Wright noted that over the past two years, Wendy’s has figured out how to eliminate 31 hours of labor per week from its restaurants and is now working to use technology, such as kiosks, to increase efficiency.
High Yield Bond Index Slips Beneath Cycle Top Resistance
The High Yield Bond Index also made its high on Wednesday, but slipped beneath its Cycle Top resistance at 170.37 the following day. A break beneath the Diagonal trendline and Short-term support at 165.33 implies a complete retracement of the rally may occur. The Cycles Model suggests weakness ahead.
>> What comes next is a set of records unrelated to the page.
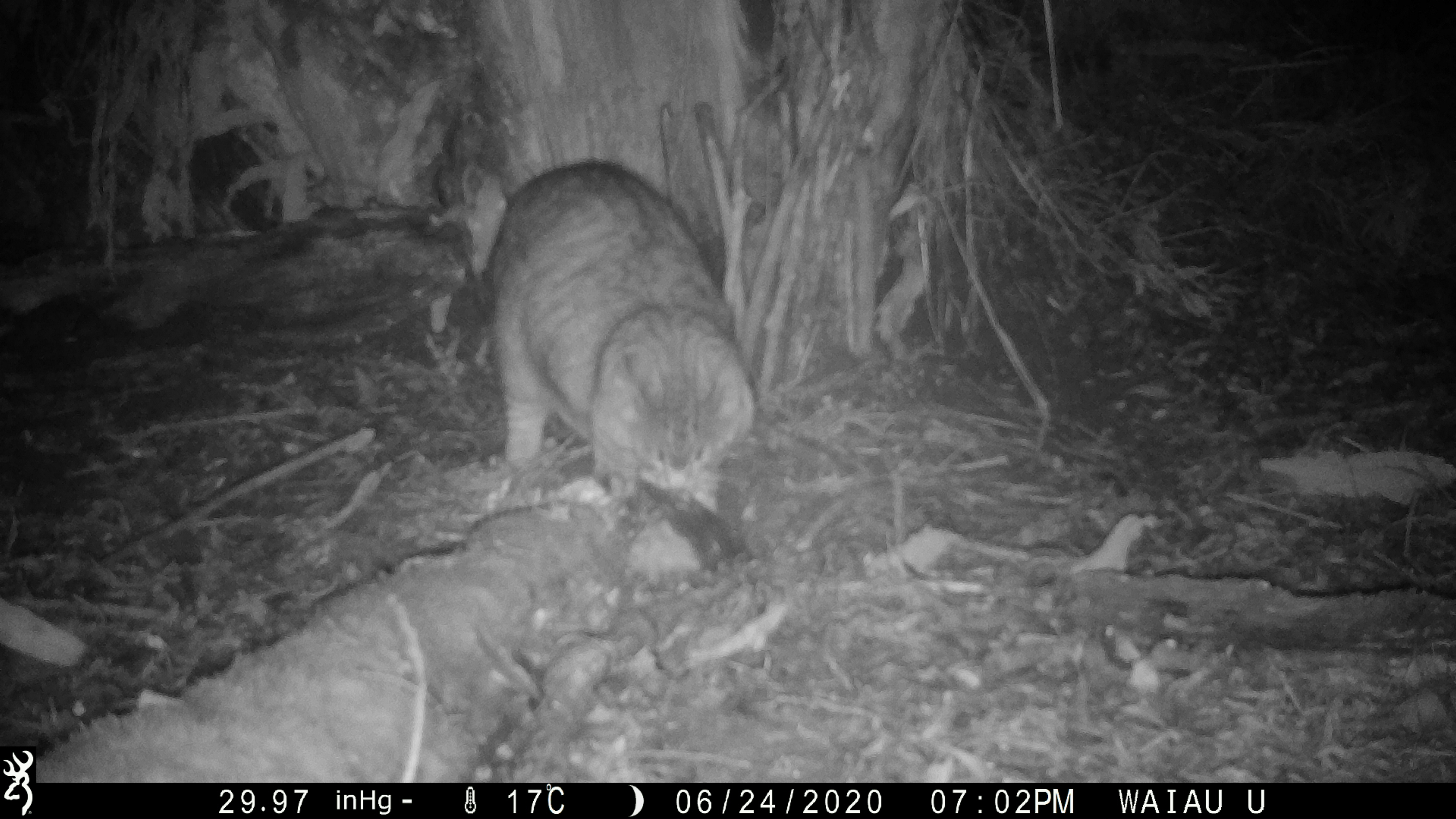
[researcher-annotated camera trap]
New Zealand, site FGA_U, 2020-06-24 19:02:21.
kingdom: Animalia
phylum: Chordata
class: Mammalia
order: Carnivora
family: Felidae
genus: Felis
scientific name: Felis catus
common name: domestic cat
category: cat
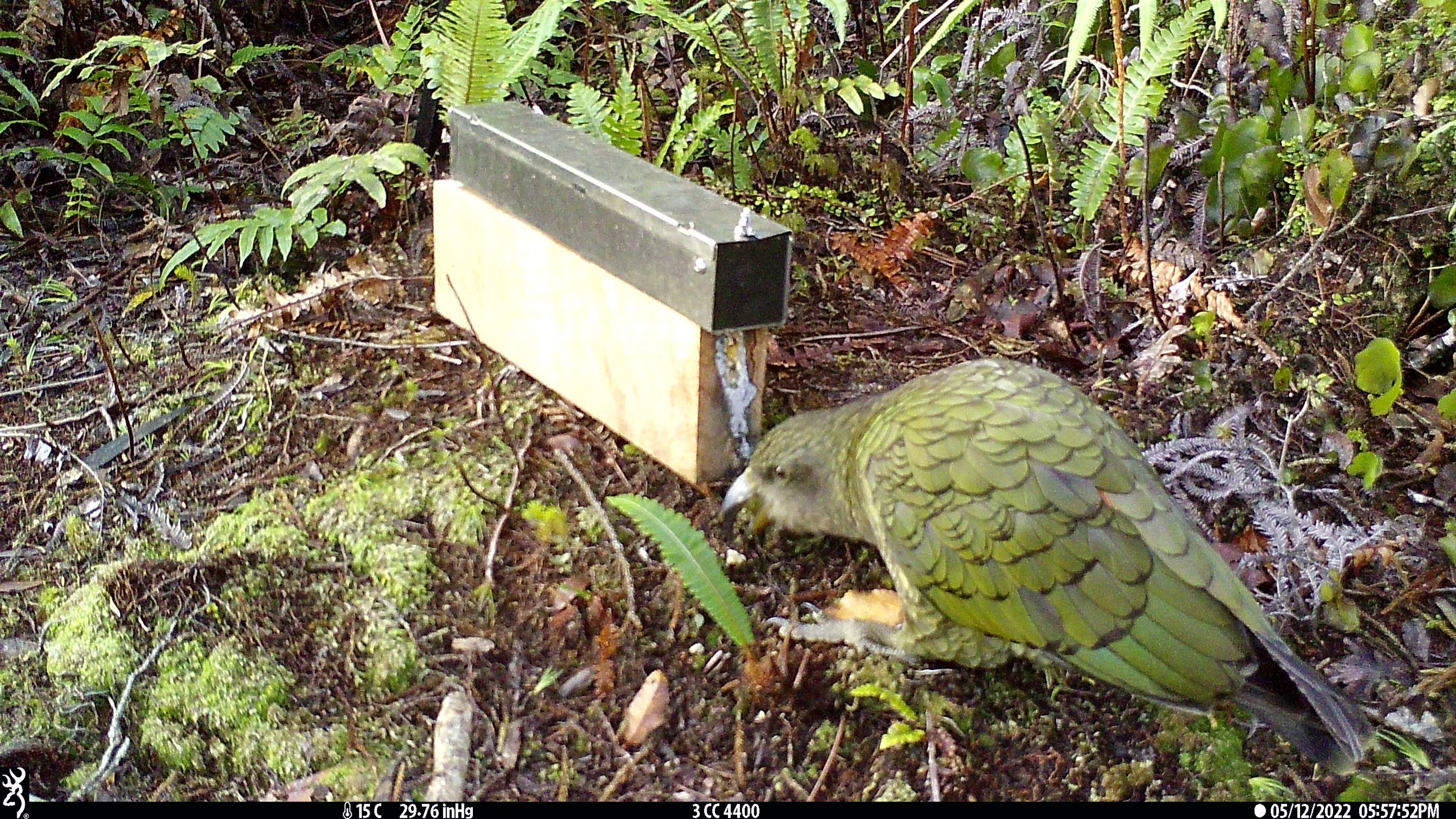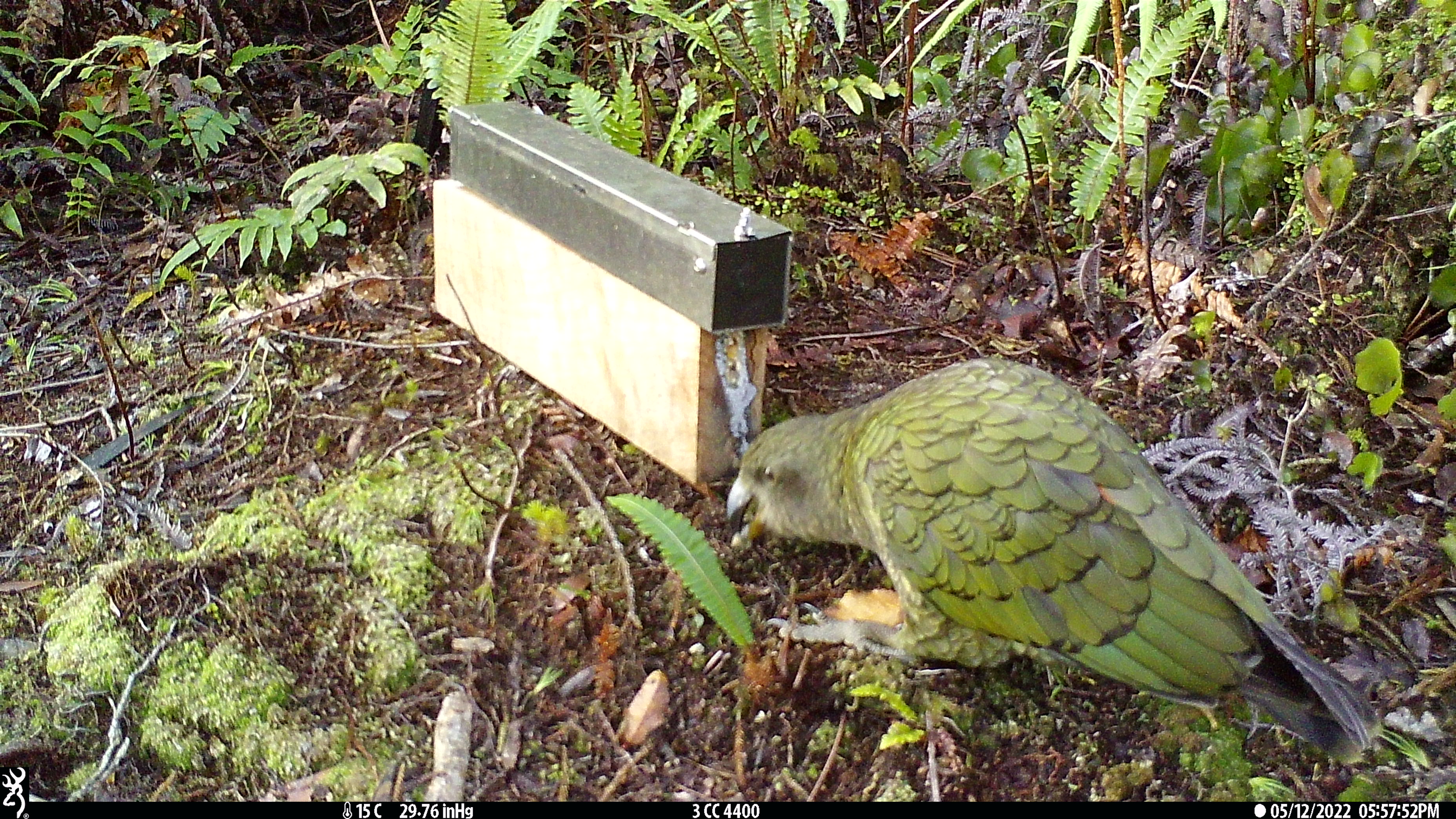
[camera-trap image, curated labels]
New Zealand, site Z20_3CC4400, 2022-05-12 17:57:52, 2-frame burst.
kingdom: Animalia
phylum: Chordata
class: Aves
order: Psittaciformes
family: Strigopidae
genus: Nestor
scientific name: Nestor notabilis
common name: kea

(InvestmentNews) Your parents probably taught you some basic life lessons. Look both ways before you cross the street. Cover your mouth when you cough. Don’t buy high-yield debt securities when the yield spread between them and Treasuries is too low.
Just as the stock market’s price-to-earnings ratio can be a warning sign, so can the yield spread on junk bonds. And right now, that sign is flashing red.
Junk bonds — or high-yield bonds, the Wall Street name for them when the public is listening — get those high yields because they are issued by companies with suspect credit ratings. The high yields you get are the reward for the possibility, however remote, that the issuer will default and you’ll have to stand in line with other creditors in bankruptcy court.
USB still consolidating
The Long Bond declined beneath Intermediate-term resistance at 150.68, prolonging its consolidation. The Cycles Model now suggests that a period of strength may develop through mid-March. The mid-Cycle resistance at 158.74 still appears to be the target.